Court a déclaré que le régulateur poursuit des affaires qui révèlent de graves défaillances dans les systèmes, la gouvernance et la conduite, des escroqueries et des défaillances en matière de prise en charge des situations de difficulté, ainsi que des défaillances liées à l’infrastructure de marché, à la superannuation, au crédit privé, à l’information financière et aux actifs numériques. Elle a déclaré que l’ASIC a obtenu des sanctions records et des résultats pénaux solides, mais que l’application de la loi ne consiste pas seulement à punir. Court a déclaré que l’objectif est de protéger les investisseurs, de restituer l’argent lorsque cela est possible, et de tenir les contrevenants responsables, ajoutant qu’en cas de préjudice grave ou de risque pour l’intégrité des marchés, l’ASIC agira rapidement et utilisera l’ensemble des outils réglementaires et de contrôle disponibles.
Quelles sanctions l’ASIC a-t-elle imposées au cours de l’exercice financier 2025-26 ?
L’ASIC a imposé un montant record de 830 millions de dollars australiens (A$830 millions) de sanctions civiles ordonnées par le tribunal au cours de l’exercice financier 2025-26, d’après des chiffres publiés le 20 juillet. Le total se compose de 480 millions de dollars australiens (A$480 millions) ordonnés entre janvier et juin 2026 et de 350 millions de dollars australiens (A$350 millions) au cours de la première moitié de l’exercice financier. La plus importante sanction unique a été de 300 millions de dollars australiens (A$300 millions) infligés à Union Standard International Group pour des manquements liés aux CFD.
Combien d’argent l’ASIC a-t-elle restitué aux consommateurs pendant la période couverte ?
Les enquêtes de l’ASIC ont abouti à 643,5 millions de dollars australiens (A$643,5 millions) de mesures correctives, de remboursements et d’indemnisation versés à des dizaines de milliers d’Australiens. Le montant inclut plus de 61 millions de dollars australiens (A$61 millions) annoncés au cours de la première moitié de 2026 et 583 millions de dollars australiens (A$583 millions) annoncés entre juillet et décembre 2025. HSBC a versé environ 21,5 millions de dollars australiens (A$21,5 millions) à des clients à la suite de défaillances de prévention des escroqueries, et l’ASIC a obtenu près de 40 millions de dollars australiens (A$40 millions) en remboursements pour des investisseurs en CFD.

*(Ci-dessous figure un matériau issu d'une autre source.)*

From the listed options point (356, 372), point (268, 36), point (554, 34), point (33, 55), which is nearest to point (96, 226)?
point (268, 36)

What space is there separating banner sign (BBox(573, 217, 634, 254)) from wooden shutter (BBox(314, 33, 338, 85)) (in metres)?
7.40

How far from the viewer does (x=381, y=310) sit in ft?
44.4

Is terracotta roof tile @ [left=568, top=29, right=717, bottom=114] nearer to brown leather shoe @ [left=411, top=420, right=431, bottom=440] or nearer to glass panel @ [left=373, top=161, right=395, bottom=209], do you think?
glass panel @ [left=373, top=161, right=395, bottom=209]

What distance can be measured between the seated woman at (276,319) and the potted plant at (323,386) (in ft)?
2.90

Quelles priorités d’application de la loi l’ASIC a-t-elle identifiées pour l’exercice financier ?
L’ASIC a identifié spécifiquement les actifs numériques comme l’une de ses zones prioritaires d’application de la loi, aux côtés des escroqueries, de l’information financière, de l’infrastructure de marché, du crédit privé et des difficultés des consommateurs. Le régulateur a lancé plus de 250 enquêtes, a déposé 32 nouvelles procédures civiles, a engagé 18 nouvelles poursuites pénales et a obtenu 25 condamnations pénales au cours de l’exercice financier 2025-26.